═══ TEXT BLOCK

Safety tips for felling (cutting down a tree):
These tips apply specifically to felling trees that have a diameter less than the length of the chain saw blade, although some will apply generally to felling larger trees.
- Notify the proper authorities before felling near buildings, power lines, roads or railways.
- Size up tree for diameter and direction of lean before cutting.
- Choose direction of fall according to the lean and shape of tree (e.g., more heavily branched on one side) and wind direction. Other factors that can affect the direction of the fall include the health of the tree (any signs of decay?), contact or entanglement of branches with other trees, slope of the land, and snow load.
- Check the condition of the tree to see if there are any branches that might fall on you while you are sawing.
- Make sure tree has a clear area to fall into.
- Check the fuel tank to make sure you have enough fuel to complete the job. Running out of fuel when making a cut can be hazardous.
- Clear work area of brush and debris before cutting down tree and remove any lower limbs that may interfere with your work.
- Do not overreach or cut above shoulder level.

══════

_ABOUT THIS TASK_
Reproduce the tree-felling safety tips word for word from "- Choose direction" up to and including "can be hazardous.".

═══ DATA FOR ANALYSIS

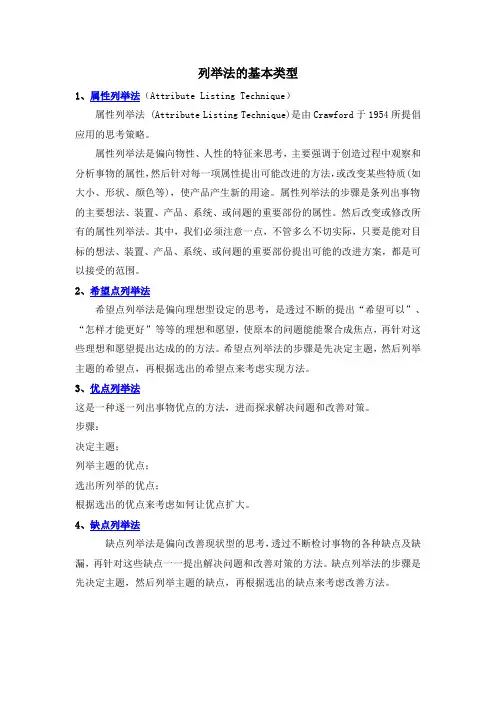 列举法的基本类型

1、属性列举法（Attribute Listing Technique）

属性列举法 (Attribute Listing Technique)是由 Crawford 于 1954 所提倡应用的思考策略。

属性列举法是偏向物性、人性的特征来思考，主要强调于创造过程中观察和分析事物的属性，然后针对每一项属性提出可能改进的方法，或改变某些特质(如大小、形状、颜色等)，使产品产生新的用途。属性列举法的步骤是条列出事物的主要想法、装置、产品、系统、或问题的重要部份的属性。然后改变或修改所有的属性列举法。其中，我们必须注意一点，不管多么不切实际，只要是能对目标的想法、装置、产品、系统、或问题的重要部份提出可能的改进方案，都是可以接受的范围。

2、希望点列举法

希望点列举法是偏向理想型设定的思考，是透过不断的提出“希望可以”、“怎样才能更好”等等的理想和愿望，使原本的问题能能聚合成焦点，再针对这些理想和愿望提出达成的的方法。希望点列举法的步骤是先决定主题，然后列举主题的希望点，再根据选出的希望点来考虑实现方法。

3、优点列举法

这是一种逐一列出事物优点的方法，进而探求解决问题和改善对策。

步骤：

决定主题；

列举主题的优点；

选出所列举的优点；

根据选出的优点来考虑如何让优点扩大。

4、缺点列举法

缺点列举法是偏向改善现状型的思考，透过不断检讨事物的各种缺点及缺漏，再针对这些缺点一一提出解决问题和改善对策的方法。缺点列举法的步骤是先决定主题，然后列举主题的缺点，再根据选出的缺点来考虑改善方法。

══════

_ANSWER SECTION_
- Choose direction of fall according to the lean and shape of tree (e.g., more heavily branched on one side) and wind direction. Other factors that can affect the direction of the fall include the health of the tree (any signs of decay?), contact or entanglement of branches with other trees, slope of the land, and snow load.
- Check the condition of the tree to see if there are any branches that might fall on you while you are sawing.
- Make sure tree has a clear area to fall into.
- Check the fuel tank to make sure you have enough fuel to complete the job. Running out of fuel when making a cut can be hazardous.